Scott McCloud est un auteur dont les oeuvres me sont relativement étrangères : le connaissant en majeure partie pour sa contribution théorique et conceptuelle dédiée à la bande-dessinée, entreprise à laquelle il s'était essayé dans L'Art Invisible, Le Sculpteur fut donc ma première introduction au style McCloud. Bien que le titre comporte certains écueils, ce dernier n'en demeure pas moins un récit efficace qui se donne les mesures de sa fin.
On pourrait aisément reprocher à cette bande-dessinée de sombrer dans un pathos facile, dont les procédés scénaristiques inhérents au style sont employés et ré-employés jusqu'à usure et auto-destruction depuis l'émergence littéraire. Chaque page est une nouvelle occasion pour McCloud de crever davantage le coeur déjà flétri et fragile du lecteur, conditionné dès les premières pages à l'empathie pour David Smith, loser invétéré, artiste écorché vif qui ne cherche à briller que par et pour son art : A bas l'argent, la mode, tous pourris, une phrase qui aurait pu être soit prononcée par un communiste aigri, un indéboulonnable abstentionniste ou tout simplement par notre protagoniste principal.
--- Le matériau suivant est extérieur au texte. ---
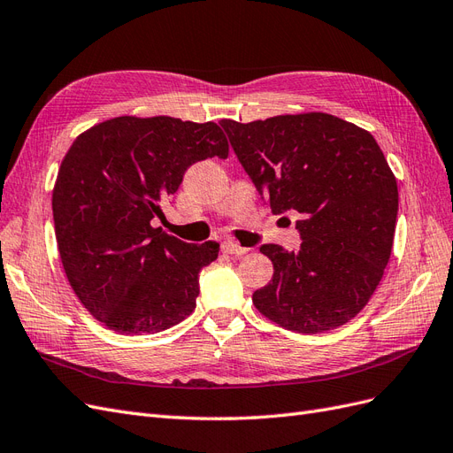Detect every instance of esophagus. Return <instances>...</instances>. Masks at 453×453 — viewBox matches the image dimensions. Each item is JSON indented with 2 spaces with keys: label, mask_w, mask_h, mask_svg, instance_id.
Segmentation results:
<instances>
[{
  "label": "esophagus",
  "mask_w": 453,
  "mask_h": 453,
  "mask_svg": "<svg viewBox=\"0 0 453 453\" xmlns=\"http://www.w3.org/2000/svg\"><path fill=\"white\" fill-rule=\"evenodd\" d=\"M221 248H223V251H225V253H228V255H243L245 251H248V250H245V248H242L240 243L232 242V240H226V242H223Z\"/></svg>",
  "instance_id": "1"
}]
</instances>
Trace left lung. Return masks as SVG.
<instances>
[{"instance_id":"left-lung-1","label":"left lung","mask_w":453,"mask_h":453,"mask_svg":"<svg viewBox=\"0 0 453 453\" xmlns=\"http://www.w3.org/2000/svg\"><path fill=\"white\" fill-rule=\"evenodd\" d=\"M219 125L272 213L300 215L298 251L260 248L273 276L253 293L255 308L300 334L346 325L374 295L393 248L399 188L378 142L321 111Z\"/></svg>"}]
</instances>
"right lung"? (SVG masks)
Instances as JSON below:
<instances>
[{"instance_id":"obj_1","label":"right lung","mask_w":453,"mask_h":453,"mask_svg":"<svg viewBox=\"0 0 453 453\" xmlns=\"http://www.w3.org/2000/svg\"><path fill=\"white\" fill-rule=\"evenodd\" d=\"M226 158L215 122L122 115L79 134L60 164L52 215L65 278L90 315L119 334H153L196 308L198 273L219 243L153 226L198 160Z\"/></svg>"}]
</instances>
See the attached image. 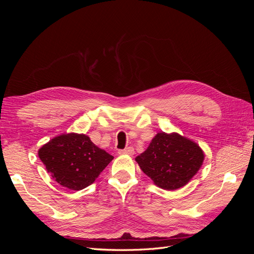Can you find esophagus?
Wrapping results in <instances>:
<instances>
[{
	"instance_id": "1",
	"label": "esophagus",
	"mask_w": 254,
	"mask_h": 254,
	"mask_svg": "<svg viewBox=\"0 0 254 254\" xmlns=\"http://www.w3.org/2000/svg\"><path fill=\"white\" fill-rule=\"evenodd\" d=\"M119 153H120V155H129V156H131V155H133V153H134V149L132 147H127L125 149L119 150Z\"/></svg>"
}]
</instances>
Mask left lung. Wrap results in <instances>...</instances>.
Segmentation results:
<instances>
[{
  "mask_svg": "<svg viewBox=\"0 0 254 254\" xmlns=\"http://www.w3.org/2000/svg\"><path fill=\"white\" fill-rule=\"evenodd\" d=\"M204 153L198 144L179 133L159 132L135 161L159 188L174 190L193 178L201 167Z\"/></svg>",
  "mask_w": 254,
  "mask_h": 254,
  "instance_id": "8db88e82",
  "label": "left lung"
}]
</instances>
Il va sans dire que le premier contact relève du cocasse, voire du burlesque. La critique de la méthode scénaristique ne m'empêche pas pour autant de ne pas avoir été ému durant cette lecture : comme le dit souvent un ami, plus c'est méchant et gratuit, plus c'est drôle : rire aux larmes d'une personne un peu enrobé ou d'un événement tragique, ne nous prive pas a posteriori et avec un certain recul, de se dire que "c'était peut-être un peu salaud". Même logique pour Le Sculpteur : c'est émouvant, mais c'est très facile.
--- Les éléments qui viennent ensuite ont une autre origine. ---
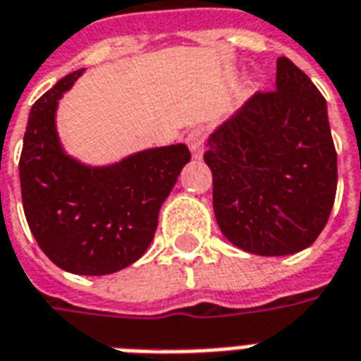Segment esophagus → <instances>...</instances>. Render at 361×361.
Masks as SVG:
<instances>
[{"label": "esophagus", "instance_id": "obj_1", "mask_svg": "<svg viewBox=\"0 0 361 361\" xmlns=\"http://www.w3.org/2000/svg\"><path fill=\"white\" fill-rule=\"evenodd\" d=\"M204 139H207V131H204L203 127H195V129H191V131H189L188 145H189V149H191L193 158L203 157Z\"/></svg>", "mask_w": 361, "mask_h": 361}]
</instances>
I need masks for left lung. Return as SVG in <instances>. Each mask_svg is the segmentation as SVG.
<instances>
[{"mask_svg": "<svg viewBox=\"0 0 361 361\" xmlns=\"http://www.w3.org/2000/svg\"><path fill=\"white\" fill-rule=\"evenodd\" d=\"M212 207L222 234L255 255H290L323 232L336 195L326 102L300 67L276 61L259 90L209 139Z\"/></svg>", "mask_w": 361, "mask_h": 361, "instance_id": "8db88e82", "label": "left lung"}]
</instances>
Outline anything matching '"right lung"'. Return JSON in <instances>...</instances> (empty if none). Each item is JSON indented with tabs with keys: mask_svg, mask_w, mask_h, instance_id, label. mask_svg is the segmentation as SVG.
I'll return each instance as SVG.
<instances>
[{
	"mask_svg": "<svg viewBox=\"0 0 361 361\" xmlns=\"http://www.w3.org/2000/svg\"><path fill=\"white\" fill-rule=\"evenodd\" d=\"M82 69L42 94L28 116L19 160L28 228L54 265L73 274H110L147 251L158 211L191 160L185 145L137 152L108 168L63 154L56 133L58 100Z\"/></svg>",
	"mask_w": 361,
	"mask_h": 361,
	"instance_id": "1",
	"label": "right lung"
}]
</instances>
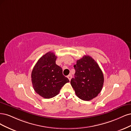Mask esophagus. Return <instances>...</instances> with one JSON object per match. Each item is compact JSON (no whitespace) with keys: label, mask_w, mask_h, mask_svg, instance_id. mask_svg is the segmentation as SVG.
<instances>
[{"label":"esophagus","mask_w":131,"mask_h":131,"mask_svg":"<svg viewBox=\"0 0 131 131\" xmlns=\"http://www.w3.org/2000/svg\"><path fill=\"white\" fill-rule=\"evenodd\" d=\"M72 77V76L71 74H69V75H67V78H68V79H69V81H71Z\"/></svg>","instance_id":"34e87169"}]
</instances>
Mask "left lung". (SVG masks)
I'll return each mask as SVG.
<instances>
[{
  "mask_svg": "<svg viewBox=\"0 0 131 131\" xmlns=\"http://www.w3.org/2000/svg\"><path fill=\"white\" fill-rule=\"evenodd\" d=\"M74 78L71 84L78 97L90 101L98 95L102 89L104 77L102 70L94 59L84 56L74 65Z\"/></svg>",
  "mask_w": 131,
  "mask_h": 131,
  "instance_id": "1",
  "label": "left lung"
}]
</instances>
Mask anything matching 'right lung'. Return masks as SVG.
<instances>
[{
    "mask_svg": "<svg viewBox=\"0 0 131 131\" xmlns=\"http://www.w3.org/2000/svg\"><path fill=\"white\" fill-rule=\"evenodd\" d=\"M57 56L49 52L41 57L34 67L31 82L37 94L45 99H50L59 93L69 80L62 74V70L56 63Z\"/></svg>",
    "mask_w": 131,
    "mask_h": 131,
    "instance_id": "obj_1",
    "label": "right lung"
}]
</instances>
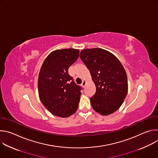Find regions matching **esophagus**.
<instances>
[{
    "label": "esophagus",
    "mask_w": 158,
    "mask_h": 158,
    "mask_svg": "<svg viewBox=\"0 0 158 158\" xmlns=\"http://www.w3.org/2000/svg\"><path fill=\"white\" fill-rule=\"evenodd\" d=\"M85 84H86V81H83L82 82V84H81L82 86L83 87H84L85 85Z\"/></svg>",
    "instance_id": "1"
}]
</instances>
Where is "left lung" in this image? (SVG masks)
<instances>
[{"mask_svg":"<svg viewBox=\"0 0 158 158\" xmlns=\"http://www.w3.org/2000/svg\"><path fill=\"white\" fill-rule=\"evenodd\" d=\"M80 57L87 66L96 87L90 98L93 109L103 116L117 110L127 93V78L119 59L112 53L100 48L86 49Z\"/></svg>","mask_w":158,"mask_h":158,"instance_id":"left-lung-1","label":"left lung"}]
</instances>
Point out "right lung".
Here are the masks:
<instances>
[{"label": "right lung", "mask_w": 158, "mask_h": 158, "mask_svg": "<svg viewBox=\"0 0 158 158\" xmlns=\"http://www.w3.org/2000/svg\"><path fill=\"white\" fill-rule=\"evenodd\" d=\"M75 49L56 50L42 64L38 78V91L43 105L56 116L66 118L77 110L82 87L69 74V67L78 59Z\"/></svg>", "instance_id": "1"}]
</instances>
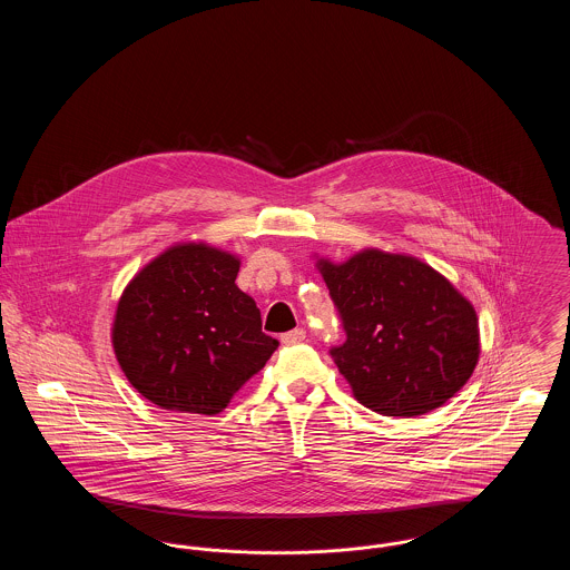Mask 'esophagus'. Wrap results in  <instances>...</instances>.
<instances>
[{
  "label": "esophagus",
  "instance_id": "34e87169",
  "mask_svg": "<svg viewBox=\"0 0 570 570\" xmlns=\"http://www.w3.org/2000/svg\"><path fill=\"white\" fill-rule=\"evenodd\" d=\"M305 340V331L303 328H293L288 333L282 335V344L284 346H293V344H301Z\"/></svg>",
  "mask_w": 570,
  "mask_h": 570
}]
</instances>
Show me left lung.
<instances>
[{
  "instance_id": "1",
  "label": "left lung",
  "mask_w": 570,
  "mask_h": 570,
  "mask_svg": "<svg viewBox=\"0 0 570 570\" xmlns=\"http://www.w3.org/2000/svg\"><path fill=\"white\" fill-rule=\"evenodd\" d=\"M346 342L333 346L354 397L384 416L446 404L479 361V318L430 265L363 249L344 265L318 263Z\"/></svg>"
}]
</instances>
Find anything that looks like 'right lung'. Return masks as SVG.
Here are the masks:
<instances>
[{"label": "right lung", "instance_id": "1", "mask_svg": "<svg viewBox=\"0 0 570 570\" xmlns=\"http://www.w3.org/2000/svg\"><path fill=\"white\" fill-rule=\"evenodd\" d=\"M239 258L205 244L175 245L119 298L112 348L151 404L217 414L279 346L237 288Z\"/></svg>", "mask_w": 570, "mask_h": 570}]
</instances>
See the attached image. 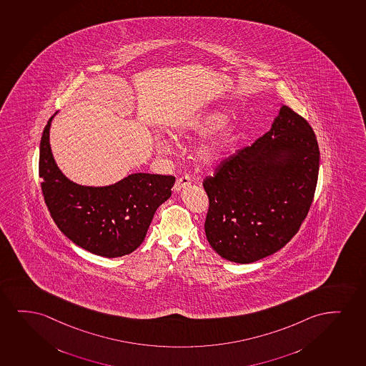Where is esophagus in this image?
Instances as JSON below:
<instances>
[{
  "instance_id": "esophagus-1",
  "label": "esophagus",
  "mask_w": 366,
  "mask_h": 366,
  "mask_svg": "<svg viewBox=\"0 0 366 366\" xmlns=\"http://www.w3.org/2000/svg\"><path fill=\"white\" fill-rule=\"evenodd\" d=\"M190 184V176H181V177H179V179L176 180L175 185H174V190H175L176 192H179V191L182 190V189H185V187H187Z\"/></svg>"
}]
</instances>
Il serait cependant malhonnête d'omettre que ce pré-bilan ne fasse partie du rouage scriptique ébauché par McCloud, qui au travers d'une relecture atypique du Faust de Goethe, dessine une philosophie de vie qui trouve source auto-biographique. C'est là l'intérêt de cette bande-dessinée, plus que l'intrigue qu'elle propose : la confrontation de l'homme à sa finalité ; le choix d'un tel fil conducteur n'est pas le plus avisé, du fait peut-être de l'inconstance de la question ou certainement de sa récurrence dans l'art en général : se démarquer et construire une oeuvre ne serait-est ce que singulière est une tâche ardue. Le Sculpteur n'est certainement pas sculptée dans le bois de la singularité, mais elle n'est cependant pas faite du marbre de l'inachèvement.